┌─ EXTRACTED INFORMATION

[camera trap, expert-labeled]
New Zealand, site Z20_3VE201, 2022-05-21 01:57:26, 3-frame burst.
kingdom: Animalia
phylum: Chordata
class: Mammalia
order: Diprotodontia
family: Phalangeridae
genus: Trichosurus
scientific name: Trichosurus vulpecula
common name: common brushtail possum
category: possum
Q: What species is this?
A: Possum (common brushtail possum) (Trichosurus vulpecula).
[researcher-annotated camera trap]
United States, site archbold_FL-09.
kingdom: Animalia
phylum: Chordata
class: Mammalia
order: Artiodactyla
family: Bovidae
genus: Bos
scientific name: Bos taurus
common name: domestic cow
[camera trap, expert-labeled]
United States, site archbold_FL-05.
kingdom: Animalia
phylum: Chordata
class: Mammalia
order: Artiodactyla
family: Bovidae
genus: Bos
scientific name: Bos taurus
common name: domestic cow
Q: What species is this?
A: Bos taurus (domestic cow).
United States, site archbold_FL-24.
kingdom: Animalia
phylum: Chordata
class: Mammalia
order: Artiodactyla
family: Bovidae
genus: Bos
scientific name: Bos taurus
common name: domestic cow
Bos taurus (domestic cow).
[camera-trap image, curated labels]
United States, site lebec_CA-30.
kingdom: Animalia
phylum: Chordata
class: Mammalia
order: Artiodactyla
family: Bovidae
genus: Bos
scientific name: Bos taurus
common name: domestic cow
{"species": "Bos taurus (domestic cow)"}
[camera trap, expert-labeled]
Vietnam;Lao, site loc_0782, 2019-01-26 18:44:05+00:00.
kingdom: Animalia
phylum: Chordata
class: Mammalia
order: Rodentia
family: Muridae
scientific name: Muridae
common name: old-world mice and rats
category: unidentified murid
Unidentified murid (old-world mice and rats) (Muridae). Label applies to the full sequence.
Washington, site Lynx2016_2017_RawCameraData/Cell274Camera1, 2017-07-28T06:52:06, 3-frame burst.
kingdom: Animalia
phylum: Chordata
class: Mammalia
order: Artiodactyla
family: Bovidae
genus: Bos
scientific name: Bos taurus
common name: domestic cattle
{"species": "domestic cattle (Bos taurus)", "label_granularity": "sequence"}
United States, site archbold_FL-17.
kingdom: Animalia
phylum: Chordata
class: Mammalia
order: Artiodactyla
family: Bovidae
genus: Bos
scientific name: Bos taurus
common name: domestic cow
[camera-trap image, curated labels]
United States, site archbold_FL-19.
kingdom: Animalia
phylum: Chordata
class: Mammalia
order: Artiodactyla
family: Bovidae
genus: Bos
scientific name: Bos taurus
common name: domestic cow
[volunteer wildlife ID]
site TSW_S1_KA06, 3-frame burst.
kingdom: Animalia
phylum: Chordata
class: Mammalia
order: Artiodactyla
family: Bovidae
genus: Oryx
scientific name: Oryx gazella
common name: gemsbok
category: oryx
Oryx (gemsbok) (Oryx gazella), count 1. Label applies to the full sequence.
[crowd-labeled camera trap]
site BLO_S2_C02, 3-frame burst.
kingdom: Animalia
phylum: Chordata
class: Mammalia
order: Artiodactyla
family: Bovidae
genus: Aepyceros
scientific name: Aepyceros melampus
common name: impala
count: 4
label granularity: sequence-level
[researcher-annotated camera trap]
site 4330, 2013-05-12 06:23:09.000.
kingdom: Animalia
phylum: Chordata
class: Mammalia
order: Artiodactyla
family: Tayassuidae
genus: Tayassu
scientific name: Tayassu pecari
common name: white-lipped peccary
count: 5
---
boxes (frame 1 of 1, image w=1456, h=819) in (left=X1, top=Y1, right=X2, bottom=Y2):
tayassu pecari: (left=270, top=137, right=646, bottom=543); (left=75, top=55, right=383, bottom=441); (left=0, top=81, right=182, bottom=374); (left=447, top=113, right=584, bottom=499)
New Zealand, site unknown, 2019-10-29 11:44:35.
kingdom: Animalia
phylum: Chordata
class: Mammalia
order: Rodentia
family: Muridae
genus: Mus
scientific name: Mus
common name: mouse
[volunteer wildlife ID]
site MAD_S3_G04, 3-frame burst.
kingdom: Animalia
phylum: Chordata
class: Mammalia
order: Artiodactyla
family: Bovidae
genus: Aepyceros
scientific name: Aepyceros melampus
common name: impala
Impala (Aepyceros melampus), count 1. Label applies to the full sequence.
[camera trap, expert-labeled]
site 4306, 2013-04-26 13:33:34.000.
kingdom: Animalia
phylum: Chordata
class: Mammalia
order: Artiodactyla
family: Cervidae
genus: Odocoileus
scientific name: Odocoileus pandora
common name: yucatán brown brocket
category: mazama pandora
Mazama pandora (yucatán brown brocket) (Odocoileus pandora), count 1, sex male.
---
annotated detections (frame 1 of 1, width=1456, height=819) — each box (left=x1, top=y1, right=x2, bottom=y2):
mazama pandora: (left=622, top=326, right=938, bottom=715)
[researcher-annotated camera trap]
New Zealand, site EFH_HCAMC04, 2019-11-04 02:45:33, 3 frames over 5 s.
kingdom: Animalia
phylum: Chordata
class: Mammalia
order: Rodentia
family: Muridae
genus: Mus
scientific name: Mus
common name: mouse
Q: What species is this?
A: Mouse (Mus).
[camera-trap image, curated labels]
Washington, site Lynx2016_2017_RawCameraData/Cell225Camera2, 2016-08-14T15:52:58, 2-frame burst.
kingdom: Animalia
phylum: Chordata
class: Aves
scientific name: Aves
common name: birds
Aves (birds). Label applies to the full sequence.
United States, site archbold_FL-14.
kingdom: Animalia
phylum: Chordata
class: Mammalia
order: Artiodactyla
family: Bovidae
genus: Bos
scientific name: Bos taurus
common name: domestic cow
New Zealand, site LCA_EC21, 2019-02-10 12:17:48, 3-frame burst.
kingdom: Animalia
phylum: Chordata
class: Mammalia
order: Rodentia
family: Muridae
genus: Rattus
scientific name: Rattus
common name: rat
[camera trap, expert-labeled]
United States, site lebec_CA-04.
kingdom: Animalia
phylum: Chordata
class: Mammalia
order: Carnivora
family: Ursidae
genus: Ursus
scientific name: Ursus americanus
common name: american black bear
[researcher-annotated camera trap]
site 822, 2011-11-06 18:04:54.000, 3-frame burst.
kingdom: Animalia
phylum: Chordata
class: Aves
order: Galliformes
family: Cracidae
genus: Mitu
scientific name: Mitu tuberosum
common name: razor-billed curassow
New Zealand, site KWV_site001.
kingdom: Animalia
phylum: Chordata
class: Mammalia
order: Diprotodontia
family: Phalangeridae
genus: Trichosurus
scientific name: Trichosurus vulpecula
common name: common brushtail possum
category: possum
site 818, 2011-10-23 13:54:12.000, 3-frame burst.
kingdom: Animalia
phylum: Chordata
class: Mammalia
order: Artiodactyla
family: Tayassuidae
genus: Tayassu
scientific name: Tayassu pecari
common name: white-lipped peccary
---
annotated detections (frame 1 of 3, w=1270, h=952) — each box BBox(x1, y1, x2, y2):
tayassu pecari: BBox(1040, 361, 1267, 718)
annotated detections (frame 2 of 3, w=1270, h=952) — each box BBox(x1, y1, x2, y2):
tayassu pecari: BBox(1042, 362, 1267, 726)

└─

**TASK OBJECTIVE**
Transcribe only the trailing portion of the entries above: the line that contains "order: Carnivora" and each line after it.

**OUTPUT OF THE TASK**
order: Carnivora
family: Ursidae
genus: Ursus
scientific name: Ursus americanus
common name: american black bear
[researcher-annotated camera trap]
site 822, 2011-11-06 18:04:54.000, 3-frame burst.
kingdom: Animalia
phylum: Chordata
class: Aves
order: Galliformes
family: Cracidae
genus: Mitu
scientific name: Mitu tuberosum
common name: razor-billed curassow
New Zealand, site KWV_site001.
kingdom: Animalia
phylum: Chordata
class: Mammalia
order: Diprotodontia
family: Phalangeridae
genus: Trichosurus
scientific name: Trichosurus vulpecula
common name: common brushtail possum
category: possum
site 818, 2011-10-23 13:54:12.000, 3-frame burst.
kingdom: Animalia
phylum: Chordata
class: Mammalia
order: Artiodactyla
family: Tayassuidae
genus: Tayassu
scientific name: Tayassu pecari
common name: white-lipped peccary
---
annotated detections (frame 1 of 3, w=1270, h=952) — each box BBox(x1, y1, x2, y2):
tayassu pecari: BBox(1040, 361, 1267, 718)
annotated detections (frame 2 of 3, w=1270, h=952) — each box BBox(x1, y1, x2, y2):
tayassu pecari: BBox(1042, 362, 1267, 726)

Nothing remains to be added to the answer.